Every patient should know the role that’s being played by their providers when they are seeking health care services. So this will help patients achieve their desired health results. When it comes to mental health, there’s no difference. Temporary patients are involved in seeking treatment of a mental health condition with two main types of providers – psychiatrists and psychologists.
The two providers may seem interchangeable but they are actually quite different. Yes, two—but ultimately their differences are a complete treatment approach. Psychiatrists and psychologists need to understand not only the unique roles, but also how both professions work together to achieve success and provide a comprehensive treatment approach.
The Role of the Psychologist
Psychologists study a graduate-school program, receive a Ph.D., PsyD, or EdD, and are specialized in connections between brain conduct and behavior as well as ways to explore these relationships and to address the interaction behavioral problems.
During their study, they can also identify conditions of mental health rather than medicine. Most psychologists, however, are focused on the patient’s thoughts and emotional state, rather than primarily upon chemical imbalances. They also evaluate the mental health of the patient in general. You can test patients for mental disorders and treat them. They can also offer advice or psychotherapy. However, they (in most states) cannot prescribe medication or do medical treatments. Often, psychologists are working intimately with a psychiatrist who manages the mental illness treatment of a patient, while the psychologist is treating it.

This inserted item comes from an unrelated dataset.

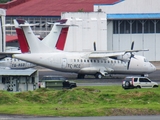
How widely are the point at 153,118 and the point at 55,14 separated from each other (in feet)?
297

The Role of the Psychiatrist
Psychiatrists study medicine, earn MD and specialize in the physical brain in order to create the patient’s person. Psychiatrists are also trained in a number of disciplines including neurology, forensic psychologies, and chemical dependence, and complete a clinic or hospital residence. The majority of psychiatric residency programs are for four years, the last year focusing on the resident’s specialty.
They take their license to practice after residing at the State Medical Board. Psychiatrists will determine whether the disease is caused by mental or other physical illnesses and will often seek to exclude a different cause of the symptoms before a diagnosis. For instance, a psychiatrist can test whether the patient’s negative feelings are due rather than an anxiety disorder because of a thyroid problem.
They also examine whether a chemical imbalance causes the problem and whether the body reacts to the symptoms physically. Psychiatrists also examine the effects of medicines on the body. After diagnosis, they can prescribe medicines to treat the condition. Depression and anxiety are two examples of mental health conditions that are well controlled for their symptoms with medication. Sometimes, however, medication is not enough to administer the psychologist, so psychotherapy or counseling is vital.
Once patients are fully aware of the working relationship between the mental health psychiatrist and psychologist, they will feel much easier to understand their well-rounded approach to their treatment.